Medicare ACOs Are Blooming (With or Without Anesthesiologists)

Editor's note: This article by Tony Mira, president and CEO of Anesthesia Business Consultants, an anesthesia & pain management billing and practice management services company, originally appeared in Anesthesia Business Consultants eAlerts, a free electronic newsletter. Sign-up to receive this newsletter by clicking here.

CMS Selects 27 ACOs

CMS has announced the selection of the first 27 Accountable Care Organizations (ACOs) to participate in the Medicare Shared Saving Program.  The 27 organizations have agreed to be responsible for improving care for nearly 375,000 beneficiaries in 18 states through better coordination of services among hospitals, physicians and other providers.

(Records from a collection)
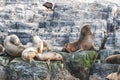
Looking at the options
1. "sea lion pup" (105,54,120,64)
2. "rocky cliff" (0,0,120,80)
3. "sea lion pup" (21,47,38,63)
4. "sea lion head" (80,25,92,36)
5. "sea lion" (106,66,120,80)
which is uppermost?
"sea lion head" (80,25,92,36)

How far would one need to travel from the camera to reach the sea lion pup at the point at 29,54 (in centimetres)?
1185

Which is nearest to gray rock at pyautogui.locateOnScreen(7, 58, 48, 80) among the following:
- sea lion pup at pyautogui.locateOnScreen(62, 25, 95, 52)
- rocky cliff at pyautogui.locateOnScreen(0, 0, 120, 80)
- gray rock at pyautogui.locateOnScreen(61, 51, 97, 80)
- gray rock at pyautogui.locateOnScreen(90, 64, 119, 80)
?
gray rock at pyautogui.locateOnScreen(61, 51, 97, 80)

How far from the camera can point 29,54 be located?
11.8m

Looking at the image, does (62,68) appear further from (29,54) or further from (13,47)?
(13,47)

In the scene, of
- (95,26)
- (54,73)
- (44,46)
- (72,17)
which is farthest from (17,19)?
(54,73)

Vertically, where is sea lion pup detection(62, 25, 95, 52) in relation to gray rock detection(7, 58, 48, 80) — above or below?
above

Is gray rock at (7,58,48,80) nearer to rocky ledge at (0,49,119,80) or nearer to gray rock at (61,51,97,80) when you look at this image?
rocky ledge at (0,49,119,80)

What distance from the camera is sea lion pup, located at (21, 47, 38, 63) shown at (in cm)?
1185

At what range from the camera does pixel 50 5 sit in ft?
81.4

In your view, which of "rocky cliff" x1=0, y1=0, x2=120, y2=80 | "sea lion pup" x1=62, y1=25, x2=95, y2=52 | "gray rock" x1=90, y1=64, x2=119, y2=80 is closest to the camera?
"gray rock" x1=90, y1=64, x2=119, y2=80

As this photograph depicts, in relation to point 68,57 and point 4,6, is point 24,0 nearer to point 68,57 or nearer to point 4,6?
point 4,6

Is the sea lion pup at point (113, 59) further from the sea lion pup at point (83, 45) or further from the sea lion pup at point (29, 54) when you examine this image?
the sea lion pup at point (29, 54)

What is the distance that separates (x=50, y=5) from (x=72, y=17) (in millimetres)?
2088

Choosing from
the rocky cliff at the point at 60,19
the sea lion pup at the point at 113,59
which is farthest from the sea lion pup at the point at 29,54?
the rocky cliff at the point at 60,19
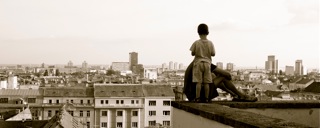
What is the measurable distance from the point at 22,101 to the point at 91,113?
10.3 metres

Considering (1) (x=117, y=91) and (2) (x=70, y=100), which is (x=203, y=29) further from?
(2) (x=70, y=100)

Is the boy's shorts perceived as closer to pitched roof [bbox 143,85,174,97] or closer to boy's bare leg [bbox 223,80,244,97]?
boy's bare leg [bbox 223,80,244,97]

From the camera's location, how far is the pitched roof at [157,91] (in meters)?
69.2

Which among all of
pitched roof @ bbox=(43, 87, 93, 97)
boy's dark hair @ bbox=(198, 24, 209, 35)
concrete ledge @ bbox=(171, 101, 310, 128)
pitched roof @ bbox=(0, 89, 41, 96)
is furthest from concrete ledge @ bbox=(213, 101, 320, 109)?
pitched roof @ bbox=(0, 89, 41, 96)

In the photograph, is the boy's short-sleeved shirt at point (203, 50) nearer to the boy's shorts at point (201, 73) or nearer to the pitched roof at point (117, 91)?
the boy's shorts at point (201, 73)

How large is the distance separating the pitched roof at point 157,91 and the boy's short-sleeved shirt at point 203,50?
6041 cm

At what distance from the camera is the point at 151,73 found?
188000mm

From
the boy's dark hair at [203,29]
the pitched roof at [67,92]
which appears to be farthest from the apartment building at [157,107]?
the boy's dark hair at [203,29]

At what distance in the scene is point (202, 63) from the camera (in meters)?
8.54

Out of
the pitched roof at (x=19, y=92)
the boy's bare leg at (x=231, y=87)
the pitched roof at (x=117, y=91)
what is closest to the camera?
the boy's bare leg at (x=231, y=87)

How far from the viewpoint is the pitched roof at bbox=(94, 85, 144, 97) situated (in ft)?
224

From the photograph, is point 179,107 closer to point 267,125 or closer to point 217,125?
point 217,125

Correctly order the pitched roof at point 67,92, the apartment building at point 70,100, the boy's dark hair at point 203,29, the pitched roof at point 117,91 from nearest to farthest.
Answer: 1. the boy's dark hair at point 203,29
2. the apartment building at point 70,100
3. the pitched roof at point 117,91
4. the pitched roof at point 67,92

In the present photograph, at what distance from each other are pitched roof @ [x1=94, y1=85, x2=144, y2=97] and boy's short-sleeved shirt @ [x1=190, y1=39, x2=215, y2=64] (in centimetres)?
5980
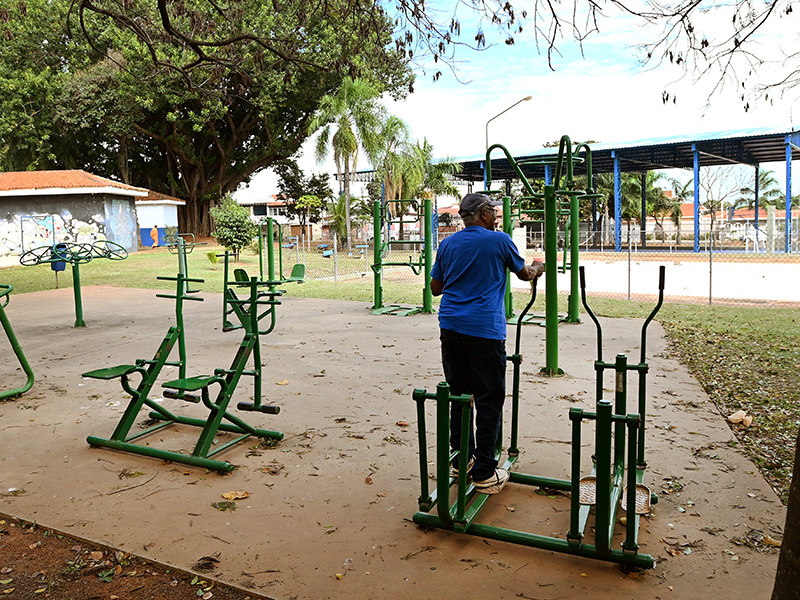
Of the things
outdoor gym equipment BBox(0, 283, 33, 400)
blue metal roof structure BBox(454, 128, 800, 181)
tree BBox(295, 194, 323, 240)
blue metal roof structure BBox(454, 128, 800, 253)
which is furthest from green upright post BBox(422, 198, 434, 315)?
tree BBox(295, 194, 323, 240)

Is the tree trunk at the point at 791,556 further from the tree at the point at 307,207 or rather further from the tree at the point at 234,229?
the tree at the point at 307,207

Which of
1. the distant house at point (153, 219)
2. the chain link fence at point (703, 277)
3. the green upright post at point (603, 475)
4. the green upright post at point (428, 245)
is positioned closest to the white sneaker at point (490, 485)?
the green upright post at point (603, 475)

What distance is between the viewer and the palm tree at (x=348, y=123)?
28766 mm

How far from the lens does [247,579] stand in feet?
9.70

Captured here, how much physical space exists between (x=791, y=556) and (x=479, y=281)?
6.50ft

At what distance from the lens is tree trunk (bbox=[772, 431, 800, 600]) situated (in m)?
2.06

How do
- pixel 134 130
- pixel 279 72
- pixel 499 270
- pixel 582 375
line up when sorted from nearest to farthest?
pixel 499 270 < pixel 582 375 < pixel 279 72 < pixel 134 130

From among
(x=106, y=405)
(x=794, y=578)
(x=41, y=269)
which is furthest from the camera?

Exercise details
Edit the article on Medicare ACOs from "Medicare ACOs Are" to "and other providers.", changing "beneficiaries" to "patients".

Problem solution
Medicare ACOs Are Blooming (With or Without Anesthesiologists)

Editor's note: This article by Tony Mira, president and CEO of Anesthesia Business Consultants, an anesthesia & pain management billing and practice management services company, originally appeared in Anesthesia Business Consultants eAlerts, a free electronic newsletter. Sign-up to receive this newsletter by clicking here.

CMS Selects 27 ACOs

CMS has announced the selection of the first 27 Accountable Care Organizations (ACOs) to participate in the Medicare Shared Saving Program.  The 27 organizations have agreed to be responsible for improving care for nearly 375,000 patients in 18 states through better coordination of services among hospitals, physicians and other providers.